-- BEGIN Extracted material --

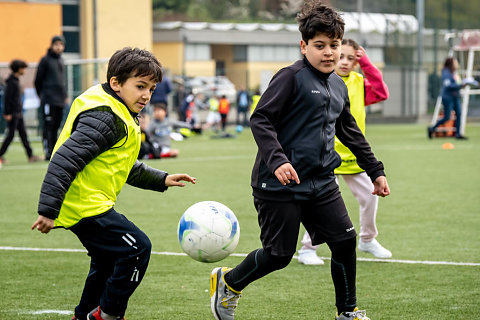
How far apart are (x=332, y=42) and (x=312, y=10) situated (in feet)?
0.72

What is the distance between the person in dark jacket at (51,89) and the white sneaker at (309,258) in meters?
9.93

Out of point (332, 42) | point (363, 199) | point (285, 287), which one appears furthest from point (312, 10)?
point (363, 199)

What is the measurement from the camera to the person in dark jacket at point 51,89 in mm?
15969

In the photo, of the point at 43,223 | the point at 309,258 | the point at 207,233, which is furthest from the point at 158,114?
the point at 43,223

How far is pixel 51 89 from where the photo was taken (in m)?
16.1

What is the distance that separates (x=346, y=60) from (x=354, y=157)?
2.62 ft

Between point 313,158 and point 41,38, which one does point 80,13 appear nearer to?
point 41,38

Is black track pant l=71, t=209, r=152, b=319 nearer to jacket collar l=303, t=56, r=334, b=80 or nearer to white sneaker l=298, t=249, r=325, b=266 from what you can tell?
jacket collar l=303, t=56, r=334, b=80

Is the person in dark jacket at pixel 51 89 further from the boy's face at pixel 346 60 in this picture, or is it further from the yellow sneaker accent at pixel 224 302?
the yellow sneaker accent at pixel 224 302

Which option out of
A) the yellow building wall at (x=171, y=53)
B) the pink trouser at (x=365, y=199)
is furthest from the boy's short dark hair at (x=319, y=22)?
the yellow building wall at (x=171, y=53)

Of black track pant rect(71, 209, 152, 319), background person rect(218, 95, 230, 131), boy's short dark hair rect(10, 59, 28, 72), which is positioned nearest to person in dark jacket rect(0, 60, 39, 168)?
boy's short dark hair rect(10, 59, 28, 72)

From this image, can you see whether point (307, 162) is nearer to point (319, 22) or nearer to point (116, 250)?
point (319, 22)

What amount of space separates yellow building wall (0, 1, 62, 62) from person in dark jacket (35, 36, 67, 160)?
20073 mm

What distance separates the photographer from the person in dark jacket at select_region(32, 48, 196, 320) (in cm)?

-- END Extracted material --
-- BEGIN Extracted material --

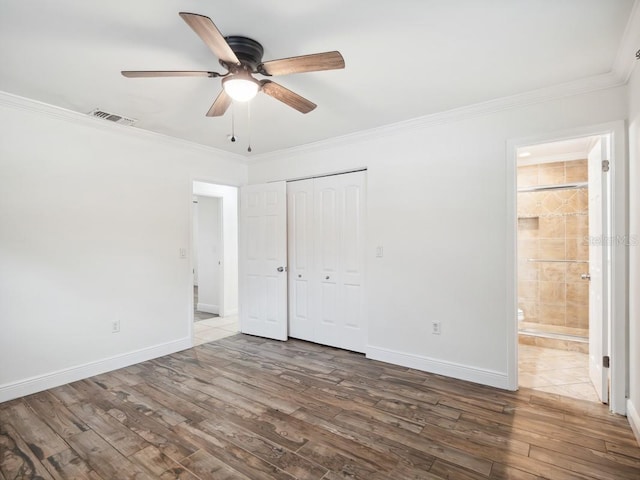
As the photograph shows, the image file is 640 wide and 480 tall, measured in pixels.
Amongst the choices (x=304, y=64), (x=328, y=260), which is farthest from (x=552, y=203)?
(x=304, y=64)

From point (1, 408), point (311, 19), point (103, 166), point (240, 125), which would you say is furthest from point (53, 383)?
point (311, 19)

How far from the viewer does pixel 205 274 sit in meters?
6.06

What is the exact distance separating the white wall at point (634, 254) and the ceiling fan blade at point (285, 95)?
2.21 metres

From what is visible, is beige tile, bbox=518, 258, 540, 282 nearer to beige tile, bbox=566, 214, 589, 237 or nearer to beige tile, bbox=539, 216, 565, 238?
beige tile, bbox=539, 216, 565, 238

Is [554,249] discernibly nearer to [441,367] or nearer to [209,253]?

-- END Extracted material --

Convert the material above, from the line containing "From what is" to the line containing "Is [554,249] discernibly", both lines included, into a Markdown table with the columns Row and Entry, one numbered row per line, omitting blank lines.

| Row | Entry |
|---|---|
| 1 | From what is visible, is beige tile, bbox=518, 258, 540, 282 nearer to beige tile, bbox=566, 214, 589, 237 or nearer to beige tile, bbox=539, 216, 565, 238? |
| 2 | beige tile, bbox=539, 216, 565, 238 |
| 3 | Is [554,249] discernibly nearer to [441,367] or nearer to [209,253]? |